GIVEN PASSAGE Start Marker
In all games with choices?
Before I go into this, I think the Extra Credits clip Video Games and Choice is a compelling watch, and it establishes a distinction between choices and problems.
Yes, I like choices to typically not have an obvious correct answer. I find them more compelling and introspective. They often surprise me and illicit emotions, and when a game genuinely makes me feel an emotion by design (almost irrespective of WHICH emotion that is), I like that.
Now on some level it's a novelty thing. This is rare. As the video points out, most games present the player with problems. And that's not necessarily a bad thing. I just prefer genuine choices, because I find them more interesting. The Bioshock example used is the one I like, where choosing to save the Little Sisters presents the player with no tangible cost. Basically you're choosing between "be a monster" and "be a good human being." I've reduced the choice to a problem, and the game suffered for it.
I found Paper's Please immensely gratifying because it put me in such a challenging situation (while lacing it with fantastic atmosphere, humor, and all those other things). The interesting thing I took from that game was how quickly I resorted to being a monster, because of intrinsic challenges in the game setting that made being a good, upstanding person so difficult. To the point where "My son is sick... I can detain this person for an expired passport and buy him medicine, or simply deny the person access, get no money as a result, and hope I can make up the money elsewhere." It gets additionally complicated when the game world starts to present ethical concerns. Someone comes asking for political asylum where if I don't let her in, she'll be killed. I can let her in, and accept the reprimand, or deny her. What should I do? I find it simply fascinating and I want more games like that, because they are so few and far between.
With respect to RPGs, I'm not against "good things happening." I like things to be diverse and unpredictable though. If I play an RPG and can distill all the choices into problems, I find that disappointing. By the same token, I can understand that "no matter what you do, bad things happen" will grow tiresome (especially if all games were to do this). In situations that *could* appear to simply be problems, I like the idea that sometimes the assumptions that I make are incorrect. I like for the consequences to sometimes work out better than I expected, and I also like for the consequences to work out worse than I expected. If I feel like I can simply game the system based on previous knowledge of tropes in RPGs, then the game has lost the opportunity to fully captivate me.
That's not to say I'll hate the game or anything like that. Nor do I think that all games need to be like this. But the games that I consider my favourite often have traits like this. I want to see more of them, and I feel that the RPG genre is particularly well suited to stuff like that, as it's one that has historically already attempted to give players choices.
GIVEN PASSAGE End Marker
DATA SECTION Start Marker
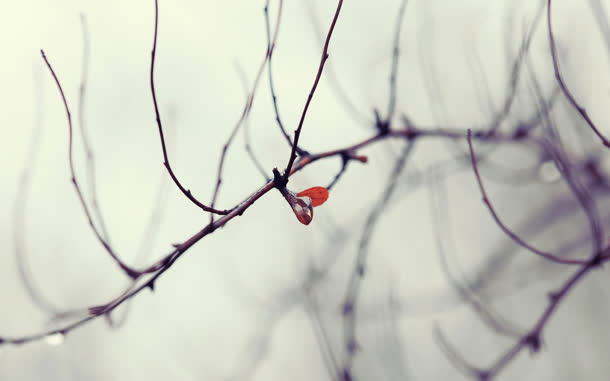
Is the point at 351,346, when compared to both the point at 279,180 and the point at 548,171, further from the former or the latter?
the point at 548,171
DATA SECTION End Marker
REQUIRED ACTIONS →
a) In the passage on choices in games, reproduce the text word for word, starting at "Before I go" and ending at "I like that.".
b) According to the passage on choices in games, what cost does choosing to save the Little Sisters in Bioshock bring the player?

RESPONSES →
a)
Before I go into this, I think the Extra Credits clip Video Games and Choice is a compelling watch, and it establishes a distinction between choices and problems.
Yes, I like choices to typically not have an obvious correct answer. I find them more compelling and introspective. They often surprise me and illicit emotions, and when a game genuinely makes me feel an emotion by design (almost irrespective of WHICH emotion that is), I like that.

b) It brings no tangible cost.